__任务__.
将下面这篇讲述两次遇险经历的文字一字不差地完整抄录一遍。

__研读文本__.

下面举几个例子,以我的亲身经历证实师父的伟大。
一、澡堂索命关
二零零七年四月三十日上午,儿子、孙子和我一起去洗澡。洗澡池子外面有一个台阶,宽约三十公分,高也是三十公分,离台阶一米远处有一公分厚的玻璃围栏。我从池子里出来穿拖鞋时没站稳,往后退下了台阶,因为身体带水加上重量,致使拖鞋底被台面牢牢吸住,我身体往后移动脚却动不了,我全身失重往后倒,头砸碎了玻璃围栏,整个身体倒在水泥地上,碎玻璃满地都是。
儿子和孙子当时在冲淋浴,一看倒下的是我,赶快过来扶起我,周围人都讲“赶快送医院去处理吧”。我的背上被玻璃碴子划了口子,有些地方还在流血。我立刻想到我是修炼人,我有师父管,不会有事的。我在淋浴下冲净了身上,擦干身上的水就回家了。
后来细想起来,真有点后怕,要是常人的话,最低也要落个脑震荡,而我只是后脑勺头皮有点发肿,背上的伤口过几天全都好了。是师父救了我一命。
二、二次过索命关
二零一一年六月四日晚六点来钟,我把外面未晾干的衣服收回来,准备再放在花台上晾。从房屋進花台,有一个推拉式的玻璃窗,我上台前看时,玻璃窗是拉开的。窗台离地面九十多公分高,旁边放有一个凳子,平时都是踩着凳子上窗台。
我手里拿着衣服,两脚用力猛的蹬上窗台,没料到窗其实是关着的,我的前额撞上窗户玻璃,瞬间身体往后倒,头先着地。

__所给材料__.
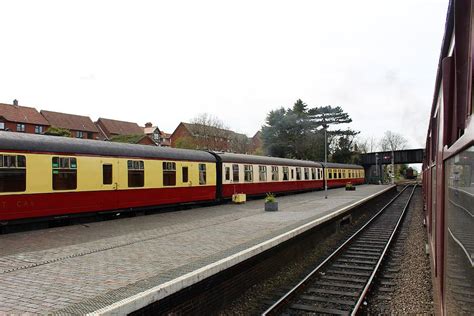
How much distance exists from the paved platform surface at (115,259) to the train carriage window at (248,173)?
975 centimetres

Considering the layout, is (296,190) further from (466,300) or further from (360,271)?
(466,300)

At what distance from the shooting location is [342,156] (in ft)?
220

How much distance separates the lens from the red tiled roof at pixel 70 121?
60719mm

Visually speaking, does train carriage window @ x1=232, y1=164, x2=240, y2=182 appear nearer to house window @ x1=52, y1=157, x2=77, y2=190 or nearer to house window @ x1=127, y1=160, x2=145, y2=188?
house window @ x1=127, y1=160, x2=145, y2=188

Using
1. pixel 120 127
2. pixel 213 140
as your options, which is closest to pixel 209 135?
pixel 213 140

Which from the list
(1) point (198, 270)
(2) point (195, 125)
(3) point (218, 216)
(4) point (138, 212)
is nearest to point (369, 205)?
(3) point (218, 216)

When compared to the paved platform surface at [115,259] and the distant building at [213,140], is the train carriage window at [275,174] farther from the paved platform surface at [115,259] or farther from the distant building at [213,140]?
the distant building at [213,140]

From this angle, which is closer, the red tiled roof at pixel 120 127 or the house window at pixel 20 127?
the house window at pixel 20 127

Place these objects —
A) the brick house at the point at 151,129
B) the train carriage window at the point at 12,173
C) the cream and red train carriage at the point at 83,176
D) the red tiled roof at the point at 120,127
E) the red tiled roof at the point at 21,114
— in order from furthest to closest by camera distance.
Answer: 1. the brick house at the point at 151,129
2. the red tiled roof at the point at 120,127
3. the red tiled roof at the point at 21,114
4. the cream and red train carriage at the point at 83,176
5. the train carriage window at the point at 12,173

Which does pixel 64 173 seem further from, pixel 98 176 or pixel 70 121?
pixel 70 121

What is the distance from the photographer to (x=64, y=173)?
1223 centimetres

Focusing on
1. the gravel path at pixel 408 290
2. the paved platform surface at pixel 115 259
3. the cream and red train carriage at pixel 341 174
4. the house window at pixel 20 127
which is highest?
the house window at pixel 20 127

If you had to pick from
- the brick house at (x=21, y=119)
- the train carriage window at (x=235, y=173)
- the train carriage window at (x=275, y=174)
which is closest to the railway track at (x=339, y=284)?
the train carriage window at (x=235, y=173)

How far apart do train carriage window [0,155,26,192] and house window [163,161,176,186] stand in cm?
634
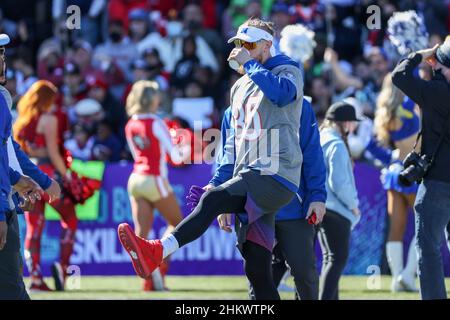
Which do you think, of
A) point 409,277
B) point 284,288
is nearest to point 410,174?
point 409,277

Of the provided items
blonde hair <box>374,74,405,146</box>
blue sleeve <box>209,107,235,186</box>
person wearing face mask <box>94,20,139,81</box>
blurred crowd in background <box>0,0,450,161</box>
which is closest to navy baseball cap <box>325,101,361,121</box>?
blonde hair <box>374,74,405,146</box>

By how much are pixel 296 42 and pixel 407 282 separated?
2.73 metres

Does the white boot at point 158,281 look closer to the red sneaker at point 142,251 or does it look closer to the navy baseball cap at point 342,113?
the navy baseball cap at point 342,113

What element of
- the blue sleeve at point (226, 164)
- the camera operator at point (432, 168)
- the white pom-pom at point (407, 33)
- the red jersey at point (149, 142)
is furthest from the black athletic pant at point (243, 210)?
the red jersey at point (149, 142)

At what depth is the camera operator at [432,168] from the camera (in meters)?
8.68

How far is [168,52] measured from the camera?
18625mm

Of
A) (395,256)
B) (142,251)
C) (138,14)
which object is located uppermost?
(138,14)

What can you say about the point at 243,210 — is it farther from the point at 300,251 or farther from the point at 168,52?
the point at 168,52

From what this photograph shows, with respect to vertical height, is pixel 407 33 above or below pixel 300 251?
above

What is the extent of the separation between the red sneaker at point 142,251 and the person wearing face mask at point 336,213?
2.69 metres

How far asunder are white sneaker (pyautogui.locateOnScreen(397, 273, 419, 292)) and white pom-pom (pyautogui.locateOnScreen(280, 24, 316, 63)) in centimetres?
247

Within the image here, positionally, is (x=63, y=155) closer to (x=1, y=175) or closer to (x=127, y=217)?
(x=127, y=217)

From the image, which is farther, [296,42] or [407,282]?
[407,282]
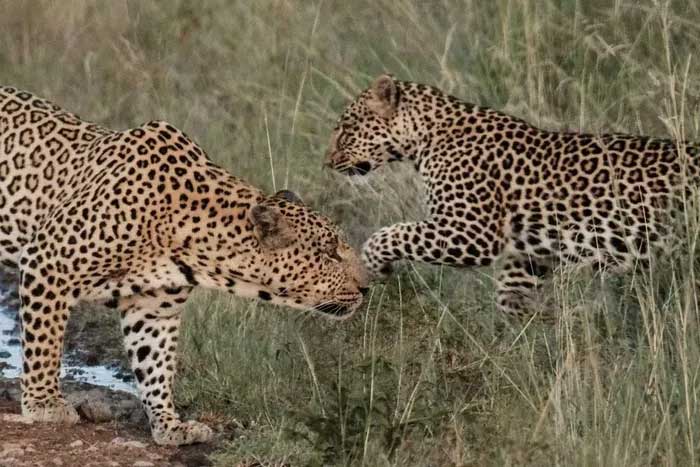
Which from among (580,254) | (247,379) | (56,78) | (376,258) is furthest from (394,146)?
(56,78)

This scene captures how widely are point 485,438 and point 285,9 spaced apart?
6557mm

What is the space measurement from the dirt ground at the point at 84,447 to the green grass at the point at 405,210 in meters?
0.25

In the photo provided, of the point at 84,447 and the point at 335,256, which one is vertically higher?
the point at 335,256

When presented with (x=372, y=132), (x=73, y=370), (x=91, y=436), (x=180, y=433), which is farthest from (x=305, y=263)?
(x=372, y=132)

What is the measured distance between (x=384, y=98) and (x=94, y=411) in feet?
9.14

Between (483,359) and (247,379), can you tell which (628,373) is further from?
(247,379)

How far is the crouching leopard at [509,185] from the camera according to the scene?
8.31 meters

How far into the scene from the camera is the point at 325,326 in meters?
8.25

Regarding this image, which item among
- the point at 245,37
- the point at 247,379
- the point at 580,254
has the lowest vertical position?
the point at 247,379

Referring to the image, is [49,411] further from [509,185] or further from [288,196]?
[509,185]

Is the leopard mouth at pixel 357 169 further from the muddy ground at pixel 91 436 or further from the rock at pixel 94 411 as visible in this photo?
the rock at pixel 94 411

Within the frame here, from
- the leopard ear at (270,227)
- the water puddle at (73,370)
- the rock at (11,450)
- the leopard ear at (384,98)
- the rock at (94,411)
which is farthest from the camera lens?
the leopard ear at (384,98)

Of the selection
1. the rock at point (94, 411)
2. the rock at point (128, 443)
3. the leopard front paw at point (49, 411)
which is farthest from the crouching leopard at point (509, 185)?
the leopard front paw at point (49, 411)

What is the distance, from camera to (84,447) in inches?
269
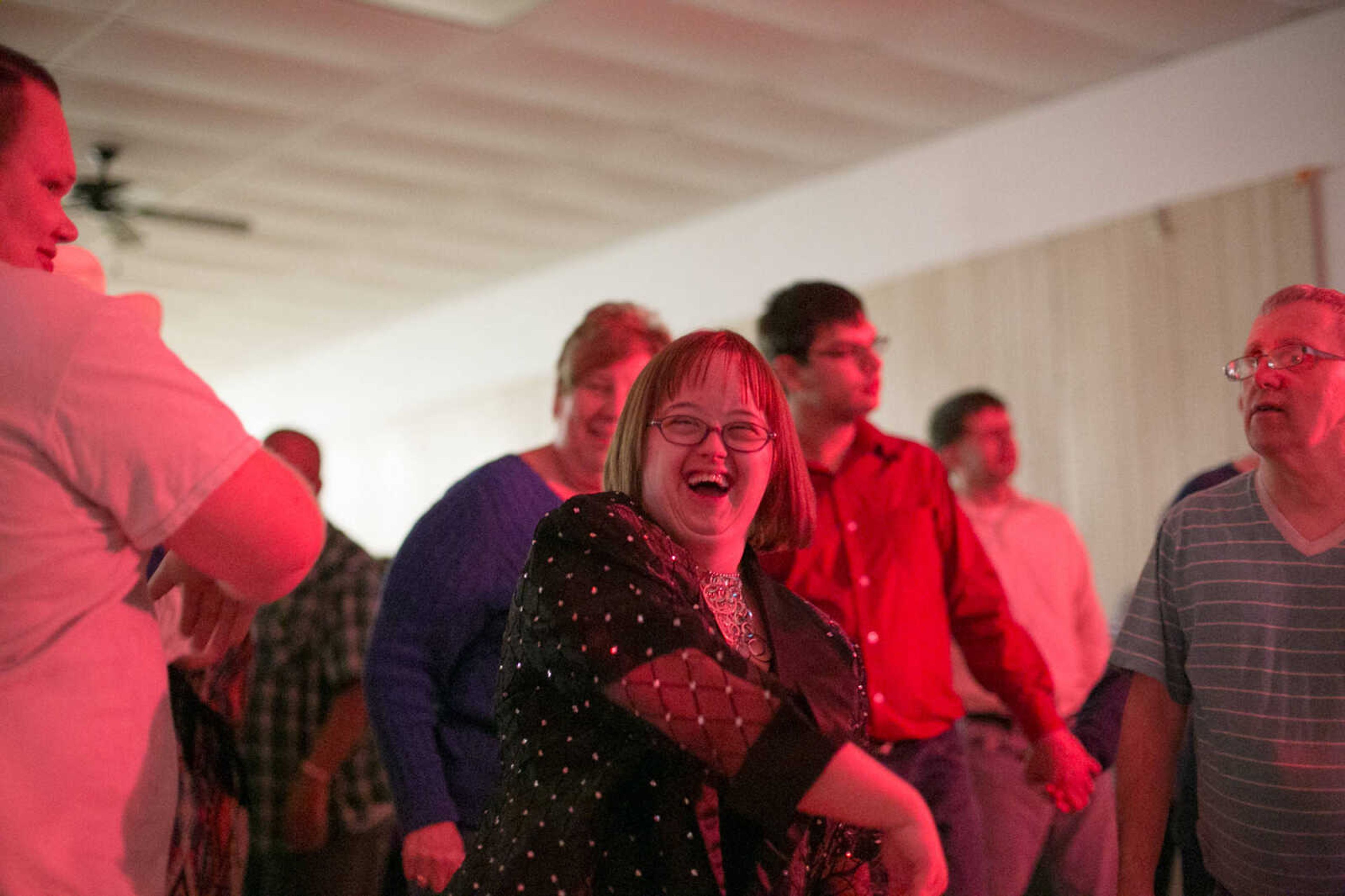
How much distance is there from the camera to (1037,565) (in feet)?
12.4

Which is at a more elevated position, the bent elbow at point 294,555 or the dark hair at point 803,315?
the dark hair at point 803,315

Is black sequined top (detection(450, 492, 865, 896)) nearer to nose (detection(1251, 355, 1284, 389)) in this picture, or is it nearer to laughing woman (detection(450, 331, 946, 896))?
laughing woman (detection(450, 331, 946, 896))

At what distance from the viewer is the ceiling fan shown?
641 centimetres

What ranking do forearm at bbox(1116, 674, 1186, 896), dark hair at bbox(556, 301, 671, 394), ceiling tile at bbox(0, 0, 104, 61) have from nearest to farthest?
1. forearm at bbox(1116, 674, 1186, 896)
2. dark hair at bbox(556, 301, 671, 394)
3. ceiling tile at bbox(0, 0, 104, 61)

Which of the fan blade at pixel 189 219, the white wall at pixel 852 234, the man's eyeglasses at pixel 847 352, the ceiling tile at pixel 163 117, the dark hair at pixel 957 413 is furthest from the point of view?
the fan blade at pixel 189 219

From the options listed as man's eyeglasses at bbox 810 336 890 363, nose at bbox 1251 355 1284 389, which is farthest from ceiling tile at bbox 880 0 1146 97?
nose at bbox 1251 355 1284 389

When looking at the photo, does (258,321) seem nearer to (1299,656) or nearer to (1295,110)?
(1295,110)

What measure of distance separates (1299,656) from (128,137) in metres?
6.03

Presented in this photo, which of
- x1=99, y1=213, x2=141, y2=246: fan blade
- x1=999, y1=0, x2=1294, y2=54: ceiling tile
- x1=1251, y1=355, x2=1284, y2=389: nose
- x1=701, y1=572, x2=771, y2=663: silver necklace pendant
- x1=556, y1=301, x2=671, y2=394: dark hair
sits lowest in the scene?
x1=701, y1=572, x2=771, y2=663: silver necklace pendant

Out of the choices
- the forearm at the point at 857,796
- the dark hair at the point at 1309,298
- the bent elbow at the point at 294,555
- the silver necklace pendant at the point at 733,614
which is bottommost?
the forearm at the point at 857,796

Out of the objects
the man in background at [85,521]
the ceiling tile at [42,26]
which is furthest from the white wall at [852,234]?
the man in background at [85,521]

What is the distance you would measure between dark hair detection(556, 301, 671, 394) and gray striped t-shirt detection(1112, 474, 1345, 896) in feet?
3.41

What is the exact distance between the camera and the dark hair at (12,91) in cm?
127

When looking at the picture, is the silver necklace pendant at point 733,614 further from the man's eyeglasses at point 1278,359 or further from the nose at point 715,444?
the man's eyeglasses at point 1278,359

__任务答案__.
下面举几个例子,以我的亲身经历证实师父的伟大。
一、澡堂索命关
二零零七年四月三十日上午,儿子、孙子和我一起去洗澡。洗澡池子外面有一个台阶,宽约三十公分,高也是三十公分,离台阶一米远处有一公分厚的玻璃围栏。我从池子里出来穿拖鞋时没站稳,往后退下了台阶,因为身体带水加上重量,致使拖鞋底被台面牢牢吸住,我身体往后移动脚却动不了,我全身失重往后倒,头砸碎了玻璃围栏,整个身体倒在水泥地上,碎玻璃满地都是。
儿子和孙子当时在冲淋浴,一看倒下的是我,赶快过来扶起我,周围人都讲“赶快送医院去处理吧”。我的背上被玻璃碴子划了口子,有些地方还在流血。我立刻想到我是修炼人,我有师父管,不会有事的。我在淋浴下冲净了身上,擦干身上的水就回家了。
后来细想起来,真有点后怕,要是常人的话,最低也要落个脑震荡,而我只是后脑勺头皮有点发肿,背上的伤口过几天全都好了。是师父救了我一命。
二、二次过索命关
二零一一年六月四日晚六点来钟,我把外面未晾干的衣服收回来,准备再放在花台上晾。从房屋進花台,有一个推拉式的玻璃窗,我上台前看时,玻璃窗是拉开的。窗台离地面九十多公分高,旁边放有一个凳子,平时都是踩着凳子上窗台。
我手里拿着衣服,两脚用力猛的蹬上窗台,没料到窗其实是关着的,我的前额撞上窗户玻璃,瞬间身体往后倒,头先着地。